On a Friday night last month in Mercedes, Texas, a matador dressed in a traditional suit of lights stepped out into a makeshift bullring and dangled his scarlet cape to get the attention of a thousand-pound bull. As the animal charged, the matador shut out the distractions all around him: The PA announcer’s voice in a foreign language (English), cellphone cameras flashing, the peculiar feel beneath his slippers of the dirt that had been trucked in just for that evening (much like a rink’s worth of ice frozen for a one-off hockey match).

It was the first time in 75 years that the popular 11-day Rio Grande Valley Livestock Show had booked a bullfight. That milestone and the event’s scale — a festival bullfight attended by several thousand fans, and featuring four international bullfighters — exemplify the recent rise in popularity, in deep South Texas, of traditional Mexican bullfighting adapted to north-of-the-border norms by omitting the usual finale in which the bull is killed.

At least six arenas in the region have hosted Spanish-style bullfighting over the past year, compared to a solitary venue in the remote town of La Gloria, 20 miles north of the Mexican border, up until 2017. In March 2018, a stadium-size fight, starring the young celebrity French-Mexican bullfighter Michelito Lagravere, was held at the State Farm Arena in Hidalgo, Texas, a city in the Reynosa-McAllen borderplex — essentially an urban bullfight. Until then, no bullfight in the U.S. had ever been hosted in a venue whose naming rights are owned by a major national corporation. Now, the sport’s popularity is spreading so fast that it’s attracting high-profile sponsors such as Metro by T-Mobile and H-E-B, a Texas supermarket chain listed on Forbes’ top 50 largest American private companies list in 2018.

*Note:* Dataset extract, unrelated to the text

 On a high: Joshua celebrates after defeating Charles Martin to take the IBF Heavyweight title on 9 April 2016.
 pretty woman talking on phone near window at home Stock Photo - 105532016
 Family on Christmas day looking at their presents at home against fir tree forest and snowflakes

If they [the bullfighters] can dominate the bulls here, they’ll have no trouble over there.

Manolo Martinez, Mexican matador

Lagravere is one of more than a dozen international fighters who have fought in South Texas in the past two years. Manolo Martinez, the son of one of Mexico’s most famous matadors with whom he shares a name, is on the roster. Rocio Morelli, the first woman to officially become a matadora in Colombia, and Mexico’s Paco Rocha, one of the few matadors in the world to have fought in Dubai, are among other star attractions.

 

For-kill bullfighting is illegal in the U.S., but these international fighters are embracing the newest iteration of bloodless bullfighting in Texas as a desirable opportunity outside the shrinking for-kill circuit globally, where restrictions are increasing. In Mexico, three states have banned all bullfighting. Italy, Argentina and parts of Spain have introduced bans as well. Not only can a matador earn a paycheck in South Texas, but also the challenging fighting serves as valuable training.

State farm arena cartel

A flyer for the State Farm Arena bullfight in Hidalgo, Texas.

Source Stacy Madden

“If they [the bullfighters] can dominate the bulls here, they’ll have no trouble over there,” Manolo Martinez tells me.

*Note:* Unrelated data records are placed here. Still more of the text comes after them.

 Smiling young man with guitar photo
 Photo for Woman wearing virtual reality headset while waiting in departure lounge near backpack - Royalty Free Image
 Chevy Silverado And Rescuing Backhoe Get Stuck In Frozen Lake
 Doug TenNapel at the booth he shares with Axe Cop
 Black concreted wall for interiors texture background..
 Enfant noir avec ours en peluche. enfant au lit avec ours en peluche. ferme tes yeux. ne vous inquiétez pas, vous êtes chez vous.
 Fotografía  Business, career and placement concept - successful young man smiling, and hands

Manolo’s cousin Gerardo Martinez, a Mexican-born former aspiring bullfighter and cattle rancher, has driven much of this shift in South Texas toward what amounts to a third wave of bloodless bullfighting in the U.S. For decades a Portuguese form of the sport, mostly done on horseback with lances, has been practiced as part of religious ferias in rural California towns.

The next wave began in Texas in 2002, with the construction of a small arena in La Gloria that became the only place in the U.S. to view Spanish-style bloodless bullfighting. In this variety, the fighter, on the ground, progresses from passes with a cape to a simulated kill. At La Gloria, the bullfighters were a mix of American amateurs, Mexican novilleros (young fighters who haven’t earned the rank of matador) and the occasional visiting matador or matadora.

Everything changed two years ago when the arena’s aging owner agreed to partner with Gerardo Martinez, who tells me he decided to “clean house.” His goal was to introduce “a more authentic bullfight product” that would appeal to both Americans and the overwhelmingly Latino demographic of the Rio Grande Valley.

 

Martinez started by finding more authentic bulls. Before, the bulls at La Gloria had tipped the scales at a modest 500 pounds. The new bulls doubled that weight, and they weren’t mere ranch stock but the descendants of the Spanish behemoths that his family had raised in Mexico to provide to arenas around the world: muscular, nimble and bred specifically to fight to kill. Next, Martinez brought in Manolo, who was soon fighting 1,000-pound bulls in the pint-size ring at La Gloria.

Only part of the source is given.